Task requirements -
Please copy the lines below, from the line with "What distance would" to the line with "2.96 metres", both included, word for word and nothing else.
+++
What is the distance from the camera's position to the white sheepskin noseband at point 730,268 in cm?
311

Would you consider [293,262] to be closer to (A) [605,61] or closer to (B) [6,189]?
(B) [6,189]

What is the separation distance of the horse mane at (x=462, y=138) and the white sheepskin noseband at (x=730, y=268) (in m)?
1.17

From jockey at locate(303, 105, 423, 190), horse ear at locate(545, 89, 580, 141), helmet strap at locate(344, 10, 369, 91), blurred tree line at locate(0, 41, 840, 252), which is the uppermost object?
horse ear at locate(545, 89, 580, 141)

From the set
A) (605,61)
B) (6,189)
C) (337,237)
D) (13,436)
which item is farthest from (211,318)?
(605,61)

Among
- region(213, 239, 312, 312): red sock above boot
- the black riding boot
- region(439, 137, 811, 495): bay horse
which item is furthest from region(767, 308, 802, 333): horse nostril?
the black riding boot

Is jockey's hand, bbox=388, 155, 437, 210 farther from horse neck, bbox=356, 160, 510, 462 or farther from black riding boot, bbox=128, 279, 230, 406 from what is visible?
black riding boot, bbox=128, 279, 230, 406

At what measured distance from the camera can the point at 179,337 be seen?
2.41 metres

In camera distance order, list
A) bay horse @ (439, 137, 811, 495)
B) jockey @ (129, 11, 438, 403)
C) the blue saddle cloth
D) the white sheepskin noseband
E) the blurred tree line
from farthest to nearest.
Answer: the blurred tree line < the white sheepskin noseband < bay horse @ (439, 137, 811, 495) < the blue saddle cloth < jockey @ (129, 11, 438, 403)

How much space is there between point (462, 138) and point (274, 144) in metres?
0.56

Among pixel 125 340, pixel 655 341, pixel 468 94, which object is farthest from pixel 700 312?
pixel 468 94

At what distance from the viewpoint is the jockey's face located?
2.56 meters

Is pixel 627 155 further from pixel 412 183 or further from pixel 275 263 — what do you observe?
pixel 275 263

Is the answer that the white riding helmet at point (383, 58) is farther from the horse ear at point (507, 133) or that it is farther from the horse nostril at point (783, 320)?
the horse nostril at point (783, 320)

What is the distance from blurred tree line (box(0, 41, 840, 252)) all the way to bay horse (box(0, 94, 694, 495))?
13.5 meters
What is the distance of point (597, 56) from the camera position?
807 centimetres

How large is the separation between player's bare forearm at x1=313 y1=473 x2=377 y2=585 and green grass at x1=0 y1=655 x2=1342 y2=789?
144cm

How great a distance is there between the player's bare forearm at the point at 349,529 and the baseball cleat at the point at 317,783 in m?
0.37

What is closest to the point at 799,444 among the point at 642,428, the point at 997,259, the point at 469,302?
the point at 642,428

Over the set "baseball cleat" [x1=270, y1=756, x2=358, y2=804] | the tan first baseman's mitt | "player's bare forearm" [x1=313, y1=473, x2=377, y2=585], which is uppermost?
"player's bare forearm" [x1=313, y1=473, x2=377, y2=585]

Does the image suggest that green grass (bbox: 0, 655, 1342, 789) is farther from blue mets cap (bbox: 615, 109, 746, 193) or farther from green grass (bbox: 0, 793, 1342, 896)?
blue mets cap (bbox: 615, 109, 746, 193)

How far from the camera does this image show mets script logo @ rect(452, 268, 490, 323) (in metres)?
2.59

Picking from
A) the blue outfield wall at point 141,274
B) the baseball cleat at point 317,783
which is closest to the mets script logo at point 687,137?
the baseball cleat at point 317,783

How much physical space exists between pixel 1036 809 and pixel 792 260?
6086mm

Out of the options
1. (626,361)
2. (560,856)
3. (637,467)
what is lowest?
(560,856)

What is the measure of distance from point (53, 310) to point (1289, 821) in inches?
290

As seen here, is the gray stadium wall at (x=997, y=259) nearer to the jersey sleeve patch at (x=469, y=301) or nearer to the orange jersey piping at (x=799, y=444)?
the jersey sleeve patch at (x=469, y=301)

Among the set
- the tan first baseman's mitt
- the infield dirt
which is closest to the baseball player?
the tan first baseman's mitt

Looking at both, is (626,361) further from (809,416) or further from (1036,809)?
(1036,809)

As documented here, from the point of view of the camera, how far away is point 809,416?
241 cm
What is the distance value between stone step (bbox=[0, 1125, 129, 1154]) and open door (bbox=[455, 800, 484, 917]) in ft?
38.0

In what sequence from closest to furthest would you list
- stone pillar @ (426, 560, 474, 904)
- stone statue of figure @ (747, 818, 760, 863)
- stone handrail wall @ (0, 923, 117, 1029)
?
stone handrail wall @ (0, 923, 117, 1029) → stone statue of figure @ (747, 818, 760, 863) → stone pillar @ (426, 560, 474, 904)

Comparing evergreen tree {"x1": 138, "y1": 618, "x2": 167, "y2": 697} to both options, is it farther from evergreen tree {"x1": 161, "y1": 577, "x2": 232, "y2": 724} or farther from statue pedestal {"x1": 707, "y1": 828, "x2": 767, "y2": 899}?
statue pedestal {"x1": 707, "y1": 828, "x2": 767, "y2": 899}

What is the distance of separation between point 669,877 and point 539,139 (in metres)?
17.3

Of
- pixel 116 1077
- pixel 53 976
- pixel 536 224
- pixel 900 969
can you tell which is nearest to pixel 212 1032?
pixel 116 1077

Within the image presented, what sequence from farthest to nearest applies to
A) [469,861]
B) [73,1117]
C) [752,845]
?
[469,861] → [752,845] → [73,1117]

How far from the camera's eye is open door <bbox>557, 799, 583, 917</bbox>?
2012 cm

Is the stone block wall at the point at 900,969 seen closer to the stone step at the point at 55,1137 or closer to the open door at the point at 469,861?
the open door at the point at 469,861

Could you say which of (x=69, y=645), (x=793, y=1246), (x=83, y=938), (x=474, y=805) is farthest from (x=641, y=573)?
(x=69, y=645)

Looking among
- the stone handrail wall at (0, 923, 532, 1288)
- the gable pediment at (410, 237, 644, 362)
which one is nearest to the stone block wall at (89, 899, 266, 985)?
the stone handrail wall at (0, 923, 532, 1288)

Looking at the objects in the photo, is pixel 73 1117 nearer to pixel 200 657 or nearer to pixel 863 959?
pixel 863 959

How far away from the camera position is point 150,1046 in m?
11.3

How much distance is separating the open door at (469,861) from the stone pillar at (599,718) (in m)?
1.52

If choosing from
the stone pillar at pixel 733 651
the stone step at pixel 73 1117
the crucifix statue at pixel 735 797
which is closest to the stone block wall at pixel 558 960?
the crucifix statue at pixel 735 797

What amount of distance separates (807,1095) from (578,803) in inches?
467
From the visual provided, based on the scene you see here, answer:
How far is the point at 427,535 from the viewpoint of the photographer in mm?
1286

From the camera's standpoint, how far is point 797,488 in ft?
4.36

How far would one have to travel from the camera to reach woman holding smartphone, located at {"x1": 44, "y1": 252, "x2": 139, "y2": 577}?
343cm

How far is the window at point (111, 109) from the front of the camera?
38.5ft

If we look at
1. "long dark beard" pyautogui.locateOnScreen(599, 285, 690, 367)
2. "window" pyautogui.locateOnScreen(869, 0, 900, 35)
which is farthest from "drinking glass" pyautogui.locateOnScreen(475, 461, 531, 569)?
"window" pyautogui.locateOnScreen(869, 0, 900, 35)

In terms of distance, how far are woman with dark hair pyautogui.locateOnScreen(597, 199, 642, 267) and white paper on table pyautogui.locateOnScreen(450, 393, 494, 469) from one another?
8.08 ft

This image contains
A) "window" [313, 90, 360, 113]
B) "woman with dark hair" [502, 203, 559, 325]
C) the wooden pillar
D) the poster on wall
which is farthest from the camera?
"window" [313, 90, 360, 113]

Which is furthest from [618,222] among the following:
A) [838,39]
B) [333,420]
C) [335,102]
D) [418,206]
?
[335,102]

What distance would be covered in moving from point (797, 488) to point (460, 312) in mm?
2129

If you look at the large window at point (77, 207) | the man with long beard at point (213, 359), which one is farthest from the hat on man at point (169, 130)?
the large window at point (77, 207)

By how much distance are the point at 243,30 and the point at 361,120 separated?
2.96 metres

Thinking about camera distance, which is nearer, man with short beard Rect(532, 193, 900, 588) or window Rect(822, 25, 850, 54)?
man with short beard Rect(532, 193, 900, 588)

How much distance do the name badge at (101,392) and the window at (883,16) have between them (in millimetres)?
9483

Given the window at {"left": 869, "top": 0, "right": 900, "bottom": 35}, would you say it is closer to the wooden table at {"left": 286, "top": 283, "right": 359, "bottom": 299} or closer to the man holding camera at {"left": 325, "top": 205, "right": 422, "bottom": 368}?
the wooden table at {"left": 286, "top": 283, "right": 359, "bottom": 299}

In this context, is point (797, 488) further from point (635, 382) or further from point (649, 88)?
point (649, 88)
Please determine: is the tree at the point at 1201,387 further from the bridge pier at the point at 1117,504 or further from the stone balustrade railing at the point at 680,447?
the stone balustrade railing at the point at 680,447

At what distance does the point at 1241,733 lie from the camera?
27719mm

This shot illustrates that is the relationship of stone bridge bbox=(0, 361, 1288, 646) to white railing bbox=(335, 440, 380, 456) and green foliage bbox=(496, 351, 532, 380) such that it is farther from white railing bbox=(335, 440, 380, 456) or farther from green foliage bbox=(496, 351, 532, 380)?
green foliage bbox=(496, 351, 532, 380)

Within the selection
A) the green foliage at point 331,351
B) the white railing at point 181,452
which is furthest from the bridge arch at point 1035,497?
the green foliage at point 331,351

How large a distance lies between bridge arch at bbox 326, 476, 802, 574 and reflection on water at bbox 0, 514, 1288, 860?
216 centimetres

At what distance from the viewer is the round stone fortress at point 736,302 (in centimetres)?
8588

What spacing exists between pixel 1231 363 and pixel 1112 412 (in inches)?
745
+++
Answer to the problem -
What distance would be covered in moving from point (797, 488) to point (460, 312) in mm?
2129

If you look at the large window at point (77, 207) | the man with long beard at point (213, 359), which one is farthest from the hat on man at point (169, 130)?
the large window at point (77, 207)

By how much distance are the point at 243,30 and the point at 361,120 separated?
2.96 metres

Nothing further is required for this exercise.